* _Task goal_:
Copy the stretch of lines from "Gaye tirera karo album issa traore" through "Turning Adversity into", changing "Family" to "Household" and leaving everything else as it is. Omit the pictures.

* _Records for processing_:
-- Opening Marker --
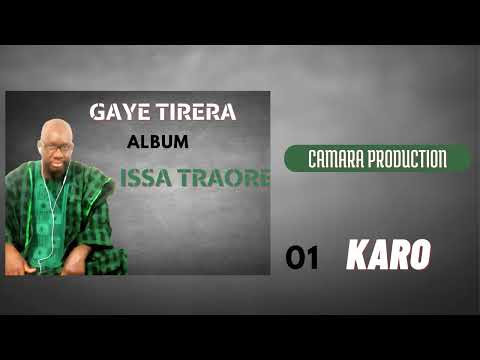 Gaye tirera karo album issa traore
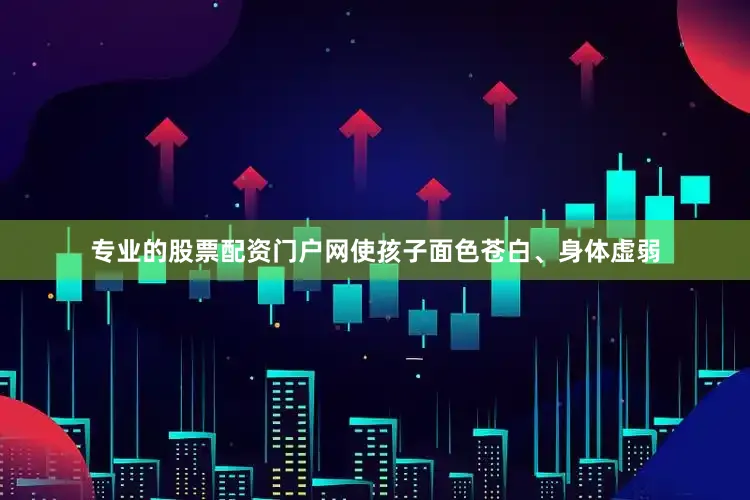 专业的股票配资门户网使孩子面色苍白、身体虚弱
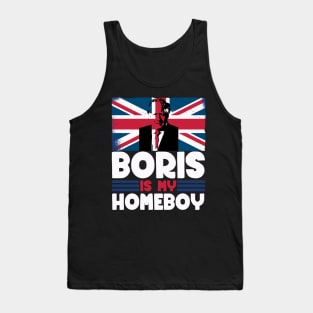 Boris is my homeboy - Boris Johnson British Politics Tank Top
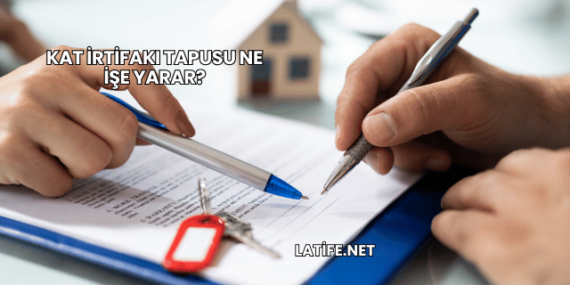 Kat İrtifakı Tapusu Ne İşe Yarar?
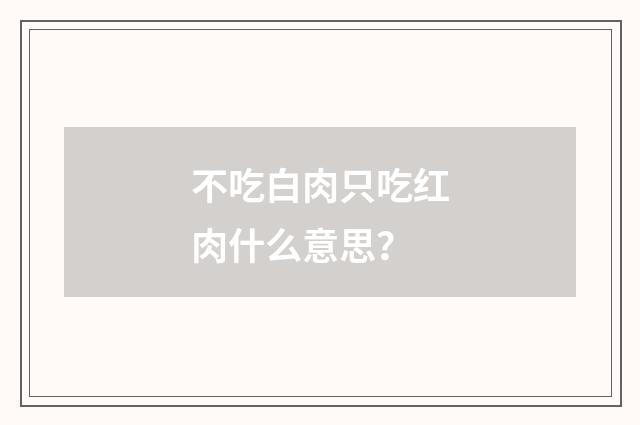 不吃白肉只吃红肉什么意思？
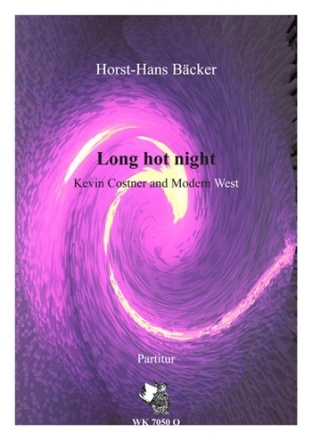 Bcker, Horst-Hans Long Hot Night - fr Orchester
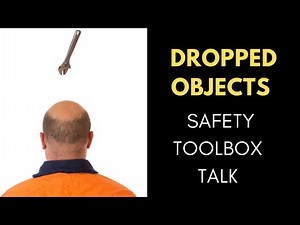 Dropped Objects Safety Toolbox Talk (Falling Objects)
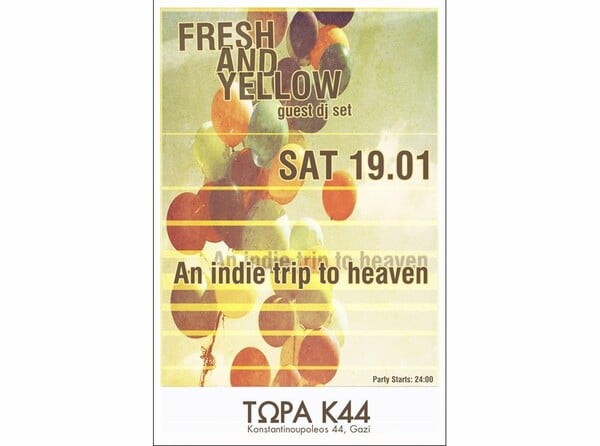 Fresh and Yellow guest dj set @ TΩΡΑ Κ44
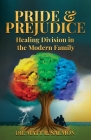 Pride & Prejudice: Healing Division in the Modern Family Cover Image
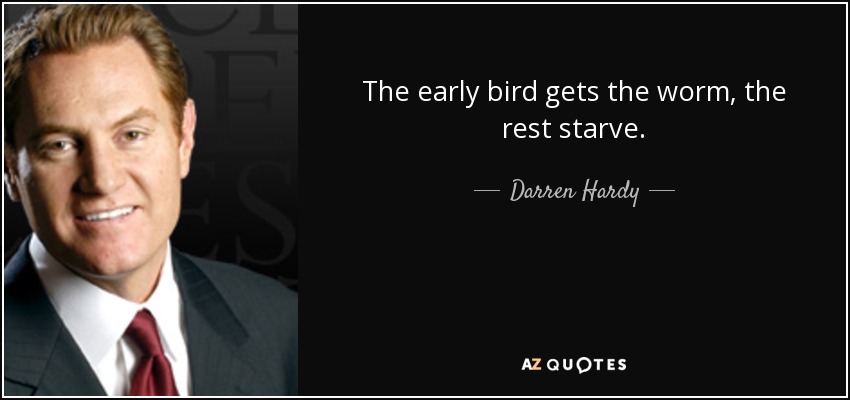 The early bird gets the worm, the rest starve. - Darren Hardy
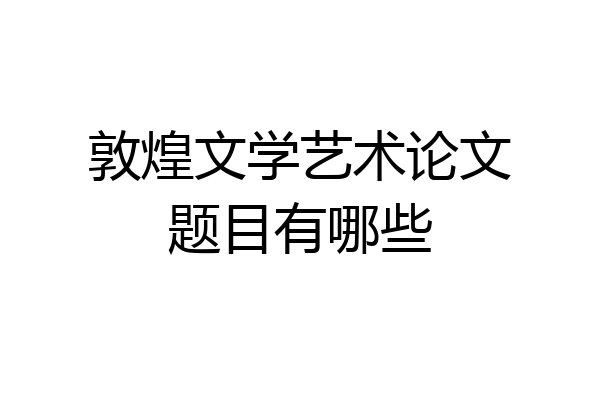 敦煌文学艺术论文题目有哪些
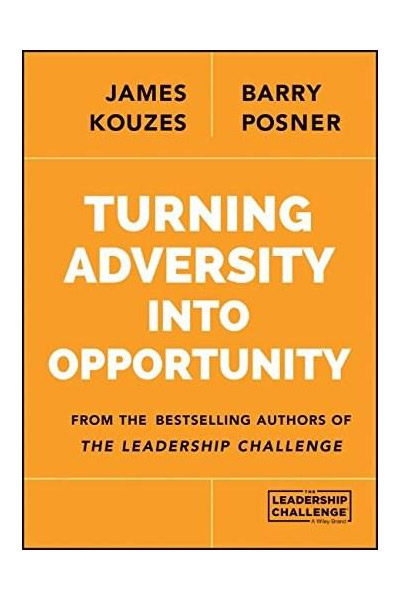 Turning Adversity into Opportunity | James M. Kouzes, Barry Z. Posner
-- Closing Marker --
-- Opening Marker --
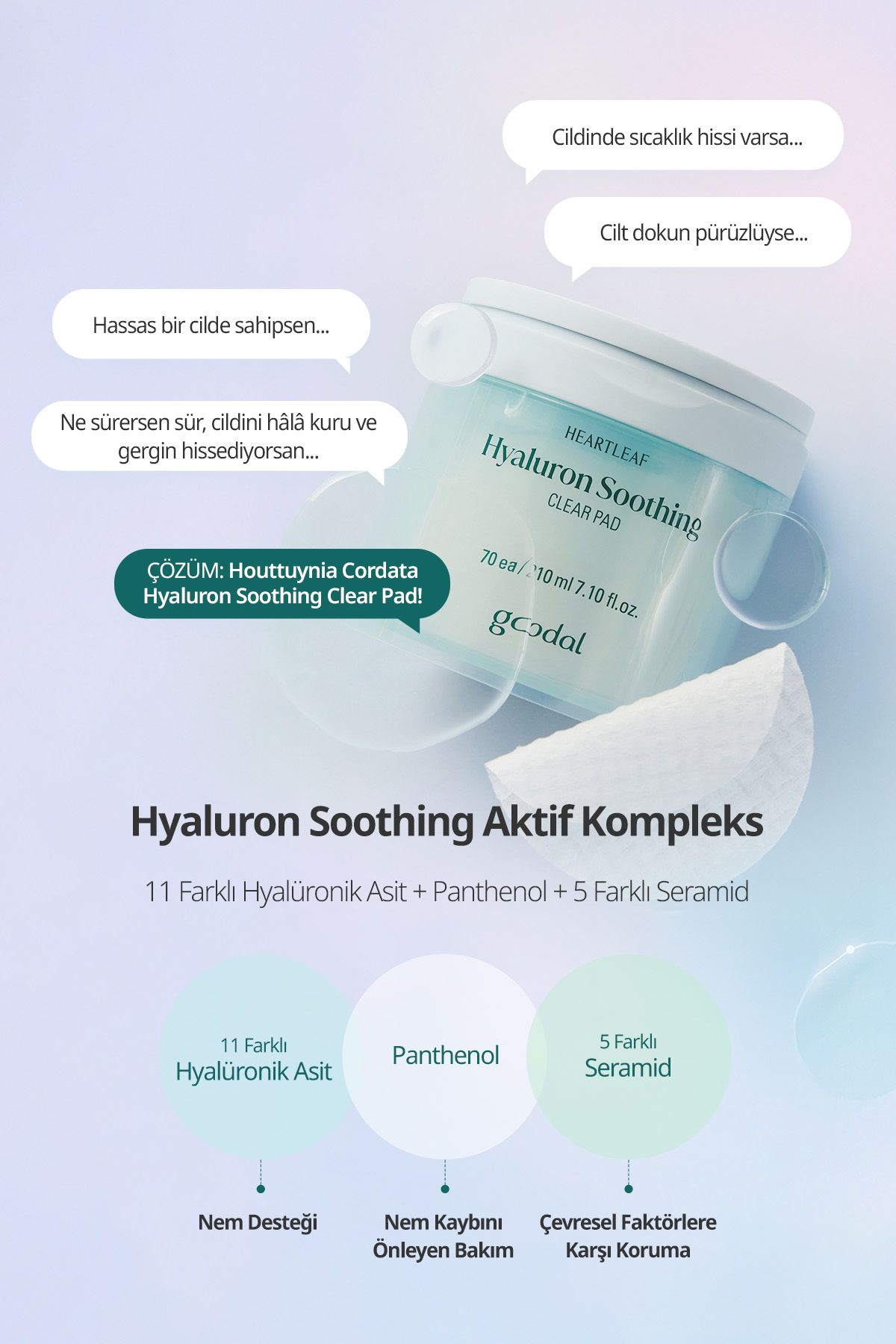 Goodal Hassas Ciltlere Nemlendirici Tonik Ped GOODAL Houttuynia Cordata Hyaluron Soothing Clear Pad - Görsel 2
-- Closing Marker --
* _Solution to this exercise_:
 Gaye tirera karo album issa traore
 专业的股票配资门户网使孩子面色苍白、身体虚弱
 Boris is my homeboy - Boris Johnson British Politics Tank Top
 Kat İrtifakı Tapusu Ne İşe Yarar?
 不吃白肉只吃红肉什么意思？
 Bcker, Horst-Hans Long Hot Night - fr Orchester
 Dropped Objects Safety Toolbox Talk (Falling Objects)
 Fresh and Yellow guest dj set @ TΩΡΑ Κ44
 Pride & Prejudice: Healing Division in the Modern Household Cover Image
 The early bird gets the worm, the rest starve. - Darren Hardy
 敦煌文学艺术论文题目有哪些
 Turning Adversity into Opportunity | James M. Kouzes, Barry Z. Posner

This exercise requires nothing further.